For floating point numbers, Inf and NaN are separate concepts from
missing values. If a division by zero occurs, an unmasked Inf or NaN will
be produced. To mask those values, a further "a.mask &= np.isfinite(a)"
can achieve that.

New ndarray Methods
===================

In addition to the 'mask' property, the ndarray needs several new
methods to easily work with masked values. The proposed methods for
an np.array *a* are::

    a.assign_from_masked(b, fillvalue, casting='same_kind'):
        This is equivalent to a[...] = b, with the provided maskedvalue
        being substituted wherever there is missing data. This is
        intended for use when 'a' has no mask, but 'b' does.

    a.fill_masked(value)
        This is exactly like a.fill(value), but only modifies the
        masked elements of 'a'. All values of 'a' become unmasked.

    a.fill_unmasked(value)
        This is exactly like a.fill(value), but only modifies the
        unmasked elements of a. The mask remains unchanged.

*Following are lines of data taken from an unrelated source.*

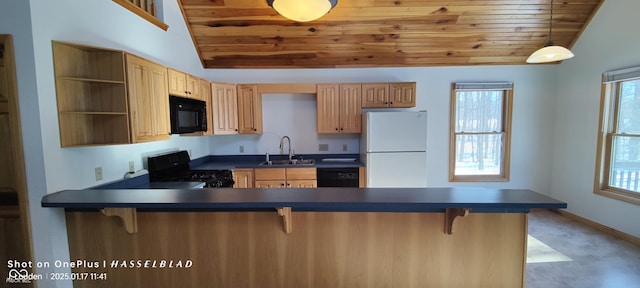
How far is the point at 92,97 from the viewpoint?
196 cm

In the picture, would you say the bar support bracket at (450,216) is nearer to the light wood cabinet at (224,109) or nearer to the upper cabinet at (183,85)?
the upper cabinet at (183,85)

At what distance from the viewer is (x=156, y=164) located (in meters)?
2.66

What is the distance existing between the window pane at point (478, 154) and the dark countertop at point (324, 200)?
2970 millimetres

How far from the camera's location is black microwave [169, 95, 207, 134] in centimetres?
262

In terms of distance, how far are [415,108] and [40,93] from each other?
4231mm

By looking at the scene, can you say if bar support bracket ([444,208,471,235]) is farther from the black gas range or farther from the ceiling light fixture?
the black gas range

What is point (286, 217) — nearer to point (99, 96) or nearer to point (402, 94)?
point (99, 96)

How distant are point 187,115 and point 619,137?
5.47 metres

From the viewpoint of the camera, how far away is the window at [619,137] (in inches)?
120

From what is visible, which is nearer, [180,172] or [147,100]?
[147,100]

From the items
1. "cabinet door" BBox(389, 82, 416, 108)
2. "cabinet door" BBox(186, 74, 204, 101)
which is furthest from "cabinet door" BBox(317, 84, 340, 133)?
"cabinet door" BBox(186, 74, 204, 101)

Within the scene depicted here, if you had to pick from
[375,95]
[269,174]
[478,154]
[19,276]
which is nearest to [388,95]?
[375,95]

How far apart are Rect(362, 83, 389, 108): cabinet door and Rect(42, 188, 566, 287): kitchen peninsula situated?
2.40 m

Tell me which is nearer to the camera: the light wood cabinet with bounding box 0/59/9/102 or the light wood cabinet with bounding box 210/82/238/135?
the light wood cabinet with bounding box 0/59/9/102
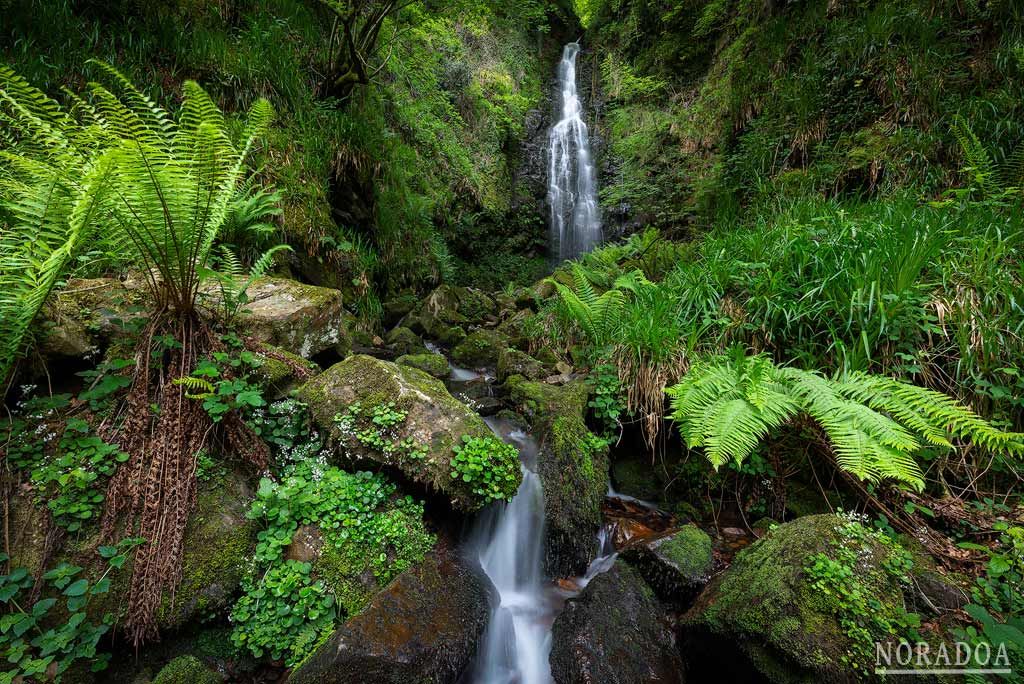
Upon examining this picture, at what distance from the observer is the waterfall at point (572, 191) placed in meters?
10.4

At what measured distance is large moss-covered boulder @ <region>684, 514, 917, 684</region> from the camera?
5.69 feet

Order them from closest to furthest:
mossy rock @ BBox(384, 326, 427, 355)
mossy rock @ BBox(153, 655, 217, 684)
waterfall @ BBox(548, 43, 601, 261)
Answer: mossy rock @ BBox(153, 655, 217, 684) < mossy rock @ BBox(384, 326, 427, 355) < waterfall @ BBox(548, 43, 601, 261)

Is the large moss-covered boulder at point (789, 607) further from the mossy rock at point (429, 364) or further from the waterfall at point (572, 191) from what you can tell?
the waterfall at point (572, 191)

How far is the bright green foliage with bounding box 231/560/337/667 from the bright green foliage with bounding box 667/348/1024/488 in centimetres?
200

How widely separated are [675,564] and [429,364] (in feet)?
9.48

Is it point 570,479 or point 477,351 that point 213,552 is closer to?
point 570,479

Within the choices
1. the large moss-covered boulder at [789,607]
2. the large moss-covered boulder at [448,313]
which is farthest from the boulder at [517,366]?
the large moss-covered boulder at [789,607]

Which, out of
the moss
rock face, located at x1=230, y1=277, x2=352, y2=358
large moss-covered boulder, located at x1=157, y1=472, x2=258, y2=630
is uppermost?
rock face, located at x1=230, y1=277, x2=352, y2=358

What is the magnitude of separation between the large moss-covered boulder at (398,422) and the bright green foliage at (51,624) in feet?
3.38

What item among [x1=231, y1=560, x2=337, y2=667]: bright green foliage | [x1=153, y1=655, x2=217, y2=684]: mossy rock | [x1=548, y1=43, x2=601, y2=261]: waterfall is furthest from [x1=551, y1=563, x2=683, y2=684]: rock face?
[x1=548, y1=43, x2=601, y2=261]: waterfall

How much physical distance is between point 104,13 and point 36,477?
180 inches

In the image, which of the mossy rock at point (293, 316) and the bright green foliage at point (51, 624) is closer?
the bright green foliage at point (51, 624)

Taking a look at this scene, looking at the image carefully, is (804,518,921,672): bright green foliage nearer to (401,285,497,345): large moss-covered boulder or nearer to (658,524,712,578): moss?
(658,524,712,578): moss

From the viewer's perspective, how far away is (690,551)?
8.02 feet
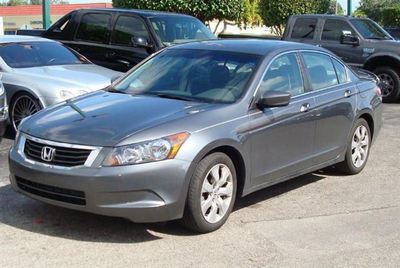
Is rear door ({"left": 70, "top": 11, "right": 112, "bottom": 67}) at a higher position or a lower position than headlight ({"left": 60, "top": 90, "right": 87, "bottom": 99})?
higher

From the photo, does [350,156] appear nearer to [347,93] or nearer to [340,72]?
[347,93]

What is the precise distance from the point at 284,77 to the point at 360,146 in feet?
5.79

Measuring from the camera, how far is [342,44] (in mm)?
13859

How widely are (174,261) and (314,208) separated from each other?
1943 millimetres

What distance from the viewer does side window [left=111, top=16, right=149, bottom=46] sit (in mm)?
11030

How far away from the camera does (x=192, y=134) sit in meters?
4.91

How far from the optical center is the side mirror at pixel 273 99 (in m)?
5.51

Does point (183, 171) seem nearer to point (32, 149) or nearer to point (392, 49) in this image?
point (32, 149)

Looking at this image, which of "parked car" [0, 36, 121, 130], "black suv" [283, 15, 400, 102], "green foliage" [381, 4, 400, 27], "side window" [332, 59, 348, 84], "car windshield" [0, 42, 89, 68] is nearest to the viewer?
"side window" [332, 59, 348, 84]

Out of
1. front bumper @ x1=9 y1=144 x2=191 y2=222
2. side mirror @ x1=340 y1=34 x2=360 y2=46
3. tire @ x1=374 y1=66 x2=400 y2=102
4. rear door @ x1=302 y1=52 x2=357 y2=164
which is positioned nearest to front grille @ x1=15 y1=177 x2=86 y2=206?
front bumper @ x1=9 y1=144 x2=191 y2=222

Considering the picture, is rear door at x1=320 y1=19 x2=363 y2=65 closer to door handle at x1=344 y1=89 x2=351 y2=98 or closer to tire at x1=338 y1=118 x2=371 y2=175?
tire at x1=338 y1=118 x2=371 y2=175

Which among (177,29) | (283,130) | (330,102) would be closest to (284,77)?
(283,130)

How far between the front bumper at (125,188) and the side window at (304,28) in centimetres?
1029

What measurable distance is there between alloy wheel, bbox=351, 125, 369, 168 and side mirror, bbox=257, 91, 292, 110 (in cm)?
191
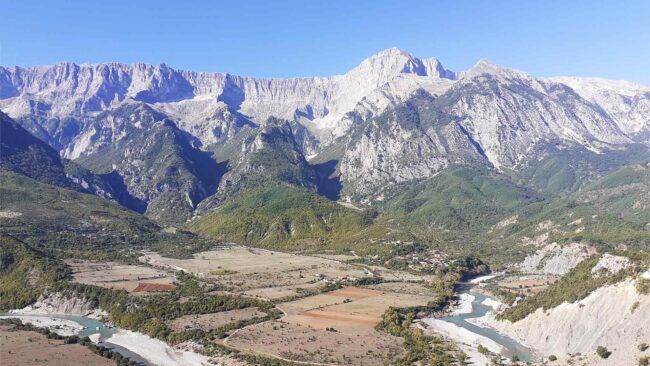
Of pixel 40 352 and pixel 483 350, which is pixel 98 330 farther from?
pixel 483 350

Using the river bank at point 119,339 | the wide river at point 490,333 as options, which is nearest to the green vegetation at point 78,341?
the river bank at point 119,339

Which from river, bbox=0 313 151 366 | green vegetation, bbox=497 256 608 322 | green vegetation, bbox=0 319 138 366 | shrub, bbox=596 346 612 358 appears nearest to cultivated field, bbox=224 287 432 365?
river, bbox=0 313 151 366

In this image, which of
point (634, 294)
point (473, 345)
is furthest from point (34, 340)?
point (634, 294)

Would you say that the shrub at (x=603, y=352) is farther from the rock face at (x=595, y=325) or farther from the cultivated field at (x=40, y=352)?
the cultivated field at (x=40, y=352)

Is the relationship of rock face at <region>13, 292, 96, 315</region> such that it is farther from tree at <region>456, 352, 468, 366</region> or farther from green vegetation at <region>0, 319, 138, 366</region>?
tree at <region>456, 352, 468, 366</region>

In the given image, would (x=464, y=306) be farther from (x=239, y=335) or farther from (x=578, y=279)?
(x=239, y=335)

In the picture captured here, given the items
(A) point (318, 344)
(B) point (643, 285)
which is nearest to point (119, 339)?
(A) point (318, 344)

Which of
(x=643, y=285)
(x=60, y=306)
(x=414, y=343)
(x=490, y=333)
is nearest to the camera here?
(x=643, y=285)
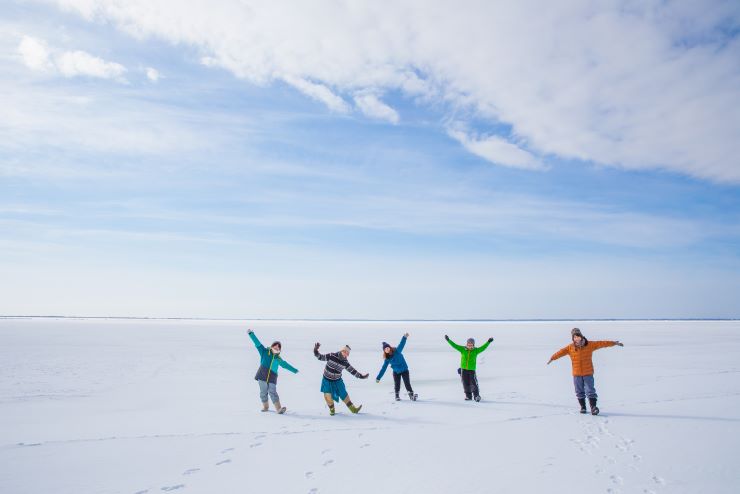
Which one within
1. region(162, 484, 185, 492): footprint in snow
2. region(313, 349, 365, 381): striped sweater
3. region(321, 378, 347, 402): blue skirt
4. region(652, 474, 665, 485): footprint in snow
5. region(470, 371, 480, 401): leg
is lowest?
region(652, 474, 665, 485): footprint in snow

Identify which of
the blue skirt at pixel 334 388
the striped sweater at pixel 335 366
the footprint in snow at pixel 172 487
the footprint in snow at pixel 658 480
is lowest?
the footprint in snow at pixel 658 480

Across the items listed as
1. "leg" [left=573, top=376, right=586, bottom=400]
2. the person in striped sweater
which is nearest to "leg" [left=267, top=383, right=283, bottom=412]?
the person in striped sweater

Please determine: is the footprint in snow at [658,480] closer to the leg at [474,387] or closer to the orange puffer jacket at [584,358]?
the orange puffer jacket at [584,358]

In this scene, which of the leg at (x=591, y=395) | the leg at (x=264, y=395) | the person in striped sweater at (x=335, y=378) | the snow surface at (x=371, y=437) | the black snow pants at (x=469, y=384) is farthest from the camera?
the black snow pants at (x=469, y=384)

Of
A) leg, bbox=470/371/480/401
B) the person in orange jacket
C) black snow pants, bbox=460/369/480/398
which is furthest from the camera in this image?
black snow pants, bbox=460/369/480/398

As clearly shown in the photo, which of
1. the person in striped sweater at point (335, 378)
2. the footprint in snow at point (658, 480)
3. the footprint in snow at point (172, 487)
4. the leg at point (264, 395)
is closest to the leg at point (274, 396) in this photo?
the leg at point (264, 395)

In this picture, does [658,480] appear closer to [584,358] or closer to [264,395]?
[584,358]

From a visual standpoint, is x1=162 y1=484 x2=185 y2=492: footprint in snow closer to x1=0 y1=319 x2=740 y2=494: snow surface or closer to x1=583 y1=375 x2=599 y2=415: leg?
x1=0 y1=319 x2=740 y2=494: snow surface

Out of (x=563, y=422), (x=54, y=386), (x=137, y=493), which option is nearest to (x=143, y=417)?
(x=137, y=493)

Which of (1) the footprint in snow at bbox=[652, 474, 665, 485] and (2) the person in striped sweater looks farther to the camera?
(2) the person in striped sweater

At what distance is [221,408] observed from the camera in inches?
416

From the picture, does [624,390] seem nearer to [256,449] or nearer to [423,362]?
[423,362]

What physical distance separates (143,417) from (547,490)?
27.6 feet

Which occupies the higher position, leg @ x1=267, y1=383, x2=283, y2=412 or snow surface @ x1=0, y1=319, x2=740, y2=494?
leg @ x1=267, y1=383, x2=283, y2=412
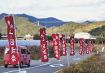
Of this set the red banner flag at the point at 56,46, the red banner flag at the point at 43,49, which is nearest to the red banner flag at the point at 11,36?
the red banner flag at the point at 43,49

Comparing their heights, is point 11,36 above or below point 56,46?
above

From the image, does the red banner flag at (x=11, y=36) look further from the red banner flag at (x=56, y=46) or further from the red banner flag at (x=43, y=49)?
the red banner flag at (x=56, y=46)

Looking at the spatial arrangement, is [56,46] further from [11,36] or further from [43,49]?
[11,36]

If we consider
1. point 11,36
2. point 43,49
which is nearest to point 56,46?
point 43,49

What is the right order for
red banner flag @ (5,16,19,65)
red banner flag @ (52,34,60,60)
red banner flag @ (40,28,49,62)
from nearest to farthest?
red banner flag @ (5,16,19,65) < red banner flag @ (40,28,49,62) < red banner flag @ (52,34,60,60)

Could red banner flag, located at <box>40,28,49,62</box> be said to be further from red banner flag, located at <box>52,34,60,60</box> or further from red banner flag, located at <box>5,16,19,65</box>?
red banner flag, located at <box>5,16,19,65</box>

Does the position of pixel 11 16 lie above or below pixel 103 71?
above

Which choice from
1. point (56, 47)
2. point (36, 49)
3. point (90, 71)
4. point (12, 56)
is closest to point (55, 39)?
point (56, 47)

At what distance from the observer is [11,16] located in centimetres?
1970

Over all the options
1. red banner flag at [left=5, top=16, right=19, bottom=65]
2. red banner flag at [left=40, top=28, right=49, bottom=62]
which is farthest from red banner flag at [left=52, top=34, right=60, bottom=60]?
red banner flag at [left=5, top=16, right=19, bottom=65]

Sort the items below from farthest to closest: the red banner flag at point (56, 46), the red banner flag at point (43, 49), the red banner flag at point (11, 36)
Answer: the red banner flag at point (56, 46) < the red banner flag at point (43, 49) < the red banner flag at point (11, 36)

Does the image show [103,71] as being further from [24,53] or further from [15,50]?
[24,53]

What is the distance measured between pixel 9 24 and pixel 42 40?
9.81 m

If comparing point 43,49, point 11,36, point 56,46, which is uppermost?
point 11,36
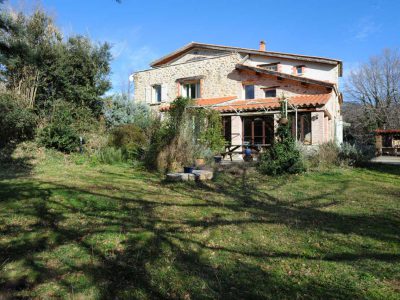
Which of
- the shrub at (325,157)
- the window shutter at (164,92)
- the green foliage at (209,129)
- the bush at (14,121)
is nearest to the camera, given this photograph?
the shrub at (325,157)

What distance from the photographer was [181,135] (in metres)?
11.4

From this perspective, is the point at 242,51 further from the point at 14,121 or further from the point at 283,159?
the point at 14,121

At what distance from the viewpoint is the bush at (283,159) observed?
34.1 ft

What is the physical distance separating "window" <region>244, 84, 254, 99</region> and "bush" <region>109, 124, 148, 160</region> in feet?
27.9

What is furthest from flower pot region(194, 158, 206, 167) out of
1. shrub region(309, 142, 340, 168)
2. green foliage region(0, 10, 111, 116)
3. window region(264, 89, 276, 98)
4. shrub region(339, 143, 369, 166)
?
window region(264, 89, 276, 98)

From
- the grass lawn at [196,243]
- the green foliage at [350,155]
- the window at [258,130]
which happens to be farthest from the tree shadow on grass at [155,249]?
the window at [258,130]

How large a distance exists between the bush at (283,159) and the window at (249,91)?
31.8 feet

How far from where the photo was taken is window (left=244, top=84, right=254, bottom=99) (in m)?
20.2

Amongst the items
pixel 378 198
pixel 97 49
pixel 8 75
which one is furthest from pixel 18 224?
pixel 97 49

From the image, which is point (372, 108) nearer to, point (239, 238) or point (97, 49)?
point (97, 49)

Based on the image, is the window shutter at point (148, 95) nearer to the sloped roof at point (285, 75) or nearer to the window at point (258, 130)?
the sloped roof at point (285, 75)

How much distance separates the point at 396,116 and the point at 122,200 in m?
33.1

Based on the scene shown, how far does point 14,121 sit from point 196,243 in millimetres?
12877

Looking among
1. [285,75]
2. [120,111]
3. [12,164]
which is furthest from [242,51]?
[12,164]
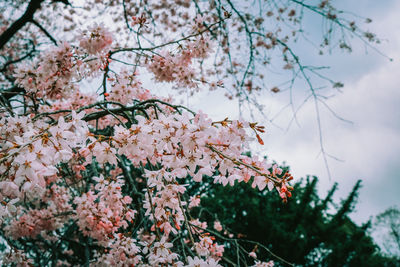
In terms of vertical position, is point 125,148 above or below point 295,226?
below

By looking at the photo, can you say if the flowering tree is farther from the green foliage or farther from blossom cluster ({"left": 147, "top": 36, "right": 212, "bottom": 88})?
the green foliage

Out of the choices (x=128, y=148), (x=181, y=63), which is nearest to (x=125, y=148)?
(x=128, y=148)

    a.copy_filled(fillvalue, order='K', ...)
        Exactly like a.copy(), except always produces an array
        without a mask and uses 'fillvalue' for any masked values.

Unresolved Design Questions
===========================

Scalars will not be modified to have a mask, so this leaves two options
for what value should be returned when retrieving a single masked value.
Either 'None', or a one-dimensional masked array. The former follows
the convention of returning an immutable value from such accesses,
while the later preserves type information, so the correct choice
will require some discussion to resolve.

The existing masked array implementation has a "hardmask" feature,
which freezes the mask. Boolean indexing could for instance return
a hardmasked array instead of a flattened array with the arbitrary
choice of C-ordering as it currently is. This could be an internal
array flag, with a.mask.harden() and a.mask.soften() performing the
functions of a.harden_mask() and a.soften_mask() in the current masked
array. There would also be an a.mask.ishard property.